Text excerpt:
══════
Sprint Races – a full-speed sprint from start to finish. Often shorter distances.
Head races – The distances vary, but are usually about 3.5 to 5 miles.

Rowing Boats

SingleBoat Stats

Pair/DoubleBoat Stats

Coxed fourBoat Stats

Four/QuadBoat Stats

EightBoat Stats

The boats for competition were traditionally made from wood, but are mostly fabricated from carbon fibre and plastic (ie. Kevlar).

Rowing shells are 0.280 metres to 0.590 metres wide and 8.280 metres to 17.600 metres long. A small fin is fitted at the bottom for stability. A rudder is attached to the fin or the stern (except for sculling boats). A white ball is attached to the bow (called a bow ball for safety measure, photofinish). A washboard prevents waves splashing aboard. Seats are fitted with wheels which slide on runners, or tracks.

Oars are hollow to reduce weight, attached to the boat by adjustable out riggers. Size and shape of the oars is unrestricted, the average length of a sweep oar being 3.81 metres and of a scull being 2.98 metres.

There are six Olympic types of boats, of which three are for sweep-oared rowing in which the rower uses one oar with both hands, and three are for sculling in which two oars are used, one in each hand.

The sculling boats are single scull, double scull, and quadruple scull, the sweep oared events are straight pair, straight four and eight. In the eight there is a coxswain who sits in the stern or lies in the bow of the boat.

Viewer’s Guide

The crew that is making it look easy is most likely the one doing the best job. While you’re watching, look for:

Continuous, fluid motion of the rowers. The rowing motion shouldn’t have a discernible end or beginning.
══════
Listed entries:
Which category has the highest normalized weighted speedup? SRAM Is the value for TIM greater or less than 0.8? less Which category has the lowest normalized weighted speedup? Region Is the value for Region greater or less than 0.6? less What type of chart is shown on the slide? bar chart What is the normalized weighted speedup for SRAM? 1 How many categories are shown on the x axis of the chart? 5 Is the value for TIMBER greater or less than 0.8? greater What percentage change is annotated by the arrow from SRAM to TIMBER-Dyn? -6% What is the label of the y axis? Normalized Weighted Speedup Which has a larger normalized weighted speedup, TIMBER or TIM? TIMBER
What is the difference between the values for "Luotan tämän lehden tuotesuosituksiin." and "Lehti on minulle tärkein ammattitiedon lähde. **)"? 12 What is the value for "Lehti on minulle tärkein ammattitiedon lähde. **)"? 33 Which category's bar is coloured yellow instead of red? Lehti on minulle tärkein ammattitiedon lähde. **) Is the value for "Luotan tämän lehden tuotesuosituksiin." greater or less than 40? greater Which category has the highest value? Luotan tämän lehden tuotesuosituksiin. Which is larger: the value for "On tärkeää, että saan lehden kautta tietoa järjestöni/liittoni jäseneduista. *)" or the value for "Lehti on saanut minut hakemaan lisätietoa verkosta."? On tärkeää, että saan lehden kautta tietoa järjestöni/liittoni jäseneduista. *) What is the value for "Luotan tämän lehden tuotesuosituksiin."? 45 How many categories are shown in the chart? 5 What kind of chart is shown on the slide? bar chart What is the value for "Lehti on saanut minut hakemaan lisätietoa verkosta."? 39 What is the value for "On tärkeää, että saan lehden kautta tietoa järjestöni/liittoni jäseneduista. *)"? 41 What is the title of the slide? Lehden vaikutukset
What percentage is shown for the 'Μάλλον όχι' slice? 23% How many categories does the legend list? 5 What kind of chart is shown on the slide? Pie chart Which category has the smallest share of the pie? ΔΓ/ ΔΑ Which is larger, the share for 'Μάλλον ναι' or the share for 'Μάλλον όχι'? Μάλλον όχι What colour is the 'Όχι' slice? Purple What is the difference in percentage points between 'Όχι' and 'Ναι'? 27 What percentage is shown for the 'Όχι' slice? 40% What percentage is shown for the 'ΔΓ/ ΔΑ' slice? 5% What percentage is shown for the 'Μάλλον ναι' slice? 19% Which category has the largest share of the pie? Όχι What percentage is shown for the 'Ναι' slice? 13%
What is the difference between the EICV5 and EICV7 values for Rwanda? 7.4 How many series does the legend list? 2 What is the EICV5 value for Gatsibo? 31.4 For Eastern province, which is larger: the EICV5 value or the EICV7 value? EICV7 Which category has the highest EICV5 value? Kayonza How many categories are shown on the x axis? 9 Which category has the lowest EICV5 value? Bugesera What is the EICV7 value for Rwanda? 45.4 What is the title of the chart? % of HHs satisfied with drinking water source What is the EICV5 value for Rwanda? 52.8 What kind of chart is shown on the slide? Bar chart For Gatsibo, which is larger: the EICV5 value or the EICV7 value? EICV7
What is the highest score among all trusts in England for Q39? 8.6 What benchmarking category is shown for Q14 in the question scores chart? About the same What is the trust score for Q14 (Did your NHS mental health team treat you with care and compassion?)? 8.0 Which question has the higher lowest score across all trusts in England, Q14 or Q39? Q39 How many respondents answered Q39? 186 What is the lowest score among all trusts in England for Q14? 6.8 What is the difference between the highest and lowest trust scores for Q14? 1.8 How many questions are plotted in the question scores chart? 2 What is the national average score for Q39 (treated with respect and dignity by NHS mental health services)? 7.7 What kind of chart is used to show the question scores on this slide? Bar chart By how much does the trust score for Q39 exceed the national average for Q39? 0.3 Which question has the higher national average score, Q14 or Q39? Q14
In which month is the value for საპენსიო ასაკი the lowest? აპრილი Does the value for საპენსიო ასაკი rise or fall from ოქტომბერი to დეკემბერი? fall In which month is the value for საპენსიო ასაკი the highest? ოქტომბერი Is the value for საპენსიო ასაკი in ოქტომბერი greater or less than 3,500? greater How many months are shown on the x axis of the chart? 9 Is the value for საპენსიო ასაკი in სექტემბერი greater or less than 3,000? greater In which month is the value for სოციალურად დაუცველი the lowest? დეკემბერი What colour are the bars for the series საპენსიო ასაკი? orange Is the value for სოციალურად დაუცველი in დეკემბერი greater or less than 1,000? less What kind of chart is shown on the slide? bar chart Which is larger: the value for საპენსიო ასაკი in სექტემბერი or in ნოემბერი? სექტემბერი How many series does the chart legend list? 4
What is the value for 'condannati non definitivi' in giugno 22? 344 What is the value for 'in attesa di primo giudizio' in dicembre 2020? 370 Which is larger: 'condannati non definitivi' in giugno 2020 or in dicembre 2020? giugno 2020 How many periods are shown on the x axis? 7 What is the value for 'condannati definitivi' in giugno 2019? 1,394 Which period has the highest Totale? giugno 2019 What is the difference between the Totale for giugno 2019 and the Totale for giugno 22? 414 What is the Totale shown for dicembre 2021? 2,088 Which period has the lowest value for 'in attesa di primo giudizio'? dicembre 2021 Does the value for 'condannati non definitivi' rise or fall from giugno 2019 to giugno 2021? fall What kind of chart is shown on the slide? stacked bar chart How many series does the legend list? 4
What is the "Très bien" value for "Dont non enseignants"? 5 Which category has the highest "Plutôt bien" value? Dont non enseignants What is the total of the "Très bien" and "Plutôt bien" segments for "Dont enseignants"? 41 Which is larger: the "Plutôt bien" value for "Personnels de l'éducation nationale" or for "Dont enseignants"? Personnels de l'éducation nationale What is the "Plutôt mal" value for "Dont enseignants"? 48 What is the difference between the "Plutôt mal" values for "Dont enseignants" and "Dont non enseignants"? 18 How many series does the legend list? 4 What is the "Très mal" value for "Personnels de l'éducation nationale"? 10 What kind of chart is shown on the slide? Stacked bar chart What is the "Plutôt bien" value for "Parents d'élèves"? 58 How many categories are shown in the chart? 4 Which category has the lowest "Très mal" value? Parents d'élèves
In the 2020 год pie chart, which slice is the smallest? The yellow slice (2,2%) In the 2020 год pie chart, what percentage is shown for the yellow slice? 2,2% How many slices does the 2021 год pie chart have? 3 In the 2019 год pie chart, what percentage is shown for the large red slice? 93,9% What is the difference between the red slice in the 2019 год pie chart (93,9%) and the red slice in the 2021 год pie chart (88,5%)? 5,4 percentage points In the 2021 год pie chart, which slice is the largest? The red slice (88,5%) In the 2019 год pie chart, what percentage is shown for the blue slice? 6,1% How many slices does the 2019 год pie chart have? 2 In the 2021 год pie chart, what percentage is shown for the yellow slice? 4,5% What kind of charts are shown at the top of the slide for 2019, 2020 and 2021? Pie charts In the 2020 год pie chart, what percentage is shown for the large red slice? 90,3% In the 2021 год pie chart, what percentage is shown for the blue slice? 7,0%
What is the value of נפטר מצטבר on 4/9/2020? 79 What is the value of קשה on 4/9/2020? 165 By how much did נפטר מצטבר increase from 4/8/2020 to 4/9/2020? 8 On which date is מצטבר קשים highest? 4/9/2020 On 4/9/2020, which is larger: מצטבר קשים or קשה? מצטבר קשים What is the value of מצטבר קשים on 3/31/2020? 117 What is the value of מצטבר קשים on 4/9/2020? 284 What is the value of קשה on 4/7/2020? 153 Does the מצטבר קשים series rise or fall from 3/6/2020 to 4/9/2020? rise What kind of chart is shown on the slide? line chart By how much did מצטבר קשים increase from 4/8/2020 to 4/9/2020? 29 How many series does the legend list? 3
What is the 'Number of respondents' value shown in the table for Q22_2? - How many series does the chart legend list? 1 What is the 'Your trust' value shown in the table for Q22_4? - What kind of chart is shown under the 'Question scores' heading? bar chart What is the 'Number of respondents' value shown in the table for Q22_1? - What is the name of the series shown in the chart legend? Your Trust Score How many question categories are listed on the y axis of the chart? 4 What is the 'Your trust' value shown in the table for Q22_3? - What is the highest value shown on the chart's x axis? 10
══════
Rewrite the rowing text starting at "The sculling boats" and ending at "of the boat.", using "cox" in place of "coxswain". The listing has no connection to the text about rowing.

The sculling boats are single scull, double scull, and quadruple scull, the sweep oared events are straight pair, straight four and eight. In the eight there is a cox who sits in the stern or lies in the bow of the boat.